My hands decided that the dregs of tea were the most pressing, and quickly spread it out flat on a sheet of glass below the clinic's electric bulb. While waiting for that to dry, I went through the medications available. Aside from the lithium and laudanum, there were specialised psychiatric drugs of a sort I'd never heard... but that didn't really matter. When I saw what the tea reacted with, I would have enough information to move forward.
The medicines ready on my makeshift Substance Array, I found myself out of tasks to perform while waiting for the tea to dry. I plummeted from the purity of raw thought to the depths of my fears with a suddenness that was physically jarring. I sagged, my hands coming to my face, my insecurities and fears washing over me in a sudden torrent.
I stayed that way, still, biting the flesh of my palms to keep the thoughts at bay. I knew all too well that if I gave in to the worries, my concerns for Bartleby, I would lose myself in a desperate melancholic rage that would not end until I had physically torn the asylum apart until I had found the killer, or until Scotland Yard themselves had been forced to put me down. I would become a monster to the first guilty party I came across, for a certain value of guilty. There is a beast in me, a terrible creature that I must not unleash without a clear target... for in the absence of clarity, any target will suffice to slake its sense of frenzied justice.

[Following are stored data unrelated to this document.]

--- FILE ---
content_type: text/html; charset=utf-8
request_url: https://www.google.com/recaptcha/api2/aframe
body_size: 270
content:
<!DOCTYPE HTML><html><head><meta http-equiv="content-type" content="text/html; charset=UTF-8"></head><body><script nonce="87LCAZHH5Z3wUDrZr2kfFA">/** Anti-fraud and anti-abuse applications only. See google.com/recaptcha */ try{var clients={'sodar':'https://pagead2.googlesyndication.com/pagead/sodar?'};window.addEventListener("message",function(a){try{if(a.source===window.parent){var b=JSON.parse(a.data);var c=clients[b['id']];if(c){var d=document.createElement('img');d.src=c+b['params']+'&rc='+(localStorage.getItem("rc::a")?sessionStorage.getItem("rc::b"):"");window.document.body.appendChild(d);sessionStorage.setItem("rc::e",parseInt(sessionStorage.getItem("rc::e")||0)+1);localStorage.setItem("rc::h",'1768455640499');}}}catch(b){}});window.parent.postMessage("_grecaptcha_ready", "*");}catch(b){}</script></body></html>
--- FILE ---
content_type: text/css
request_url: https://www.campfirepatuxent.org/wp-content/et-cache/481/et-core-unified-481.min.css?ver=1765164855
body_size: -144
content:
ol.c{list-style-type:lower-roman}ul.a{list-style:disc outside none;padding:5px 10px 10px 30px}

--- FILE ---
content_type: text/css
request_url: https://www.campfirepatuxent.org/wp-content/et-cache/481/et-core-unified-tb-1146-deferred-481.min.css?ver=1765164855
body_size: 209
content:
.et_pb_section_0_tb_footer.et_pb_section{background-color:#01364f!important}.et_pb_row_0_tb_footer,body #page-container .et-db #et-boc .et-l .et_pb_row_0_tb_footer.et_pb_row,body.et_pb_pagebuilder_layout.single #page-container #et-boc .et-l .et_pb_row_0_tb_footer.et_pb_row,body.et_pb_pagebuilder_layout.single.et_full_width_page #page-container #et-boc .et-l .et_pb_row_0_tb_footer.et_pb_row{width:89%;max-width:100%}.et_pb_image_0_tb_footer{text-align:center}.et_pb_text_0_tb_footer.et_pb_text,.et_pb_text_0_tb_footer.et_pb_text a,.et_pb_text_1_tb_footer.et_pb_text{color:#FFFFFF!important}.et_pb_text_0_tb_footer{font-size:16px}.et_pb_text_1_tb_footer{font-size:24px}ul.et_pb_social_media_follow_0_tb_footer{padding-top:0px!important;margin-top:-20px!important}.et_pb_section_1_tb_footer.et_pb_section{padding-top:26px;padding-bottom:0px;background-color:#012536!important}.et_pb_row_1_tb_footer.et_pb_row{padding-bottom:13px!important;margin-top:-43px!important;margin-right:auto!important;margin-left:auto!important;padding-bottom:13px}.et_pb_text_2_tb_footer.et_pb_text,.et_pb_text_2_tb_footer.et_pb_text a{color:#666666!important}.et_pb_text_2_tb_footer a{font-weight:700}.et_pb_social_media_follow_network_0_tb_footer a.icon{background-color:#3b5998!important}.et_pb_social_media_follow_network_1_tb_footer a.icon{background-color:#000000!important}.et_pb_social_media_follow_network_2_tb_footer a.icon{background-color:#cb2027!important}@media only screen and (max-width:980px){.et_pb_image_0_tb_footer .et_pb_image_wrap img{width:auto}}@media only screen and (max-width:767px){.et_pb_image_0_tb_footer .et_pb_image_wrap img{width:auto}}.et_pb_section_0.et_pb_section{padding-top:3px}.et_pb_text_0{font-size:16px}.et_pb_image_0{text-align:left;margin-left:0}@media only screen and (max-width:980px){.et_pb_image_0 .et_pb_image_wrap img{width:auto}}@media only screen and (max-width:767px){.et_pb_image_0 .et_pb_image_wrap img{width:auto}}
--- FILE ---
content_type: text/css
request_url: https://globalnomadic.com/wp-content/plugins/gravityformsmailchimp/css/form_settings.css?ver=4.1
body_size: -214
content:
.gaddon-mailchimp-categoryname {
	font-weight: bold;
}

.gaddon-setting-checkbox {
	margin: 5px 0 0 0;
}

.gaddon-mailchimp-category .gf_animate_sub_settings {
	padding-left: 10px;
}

My teeth released their grip upon my calloused palms and I shifted back into efficiency, wiping the tears away and grabbing the slide with the now-dry powder upon it. With an almost mechanical precision I used a pair of tweezers to partition a small amount onto each section of my Materials Array, an artist mixing pigment on his pallet. I topped each off with a drop of cleaning fluid sufficient to act as a catalytic agent.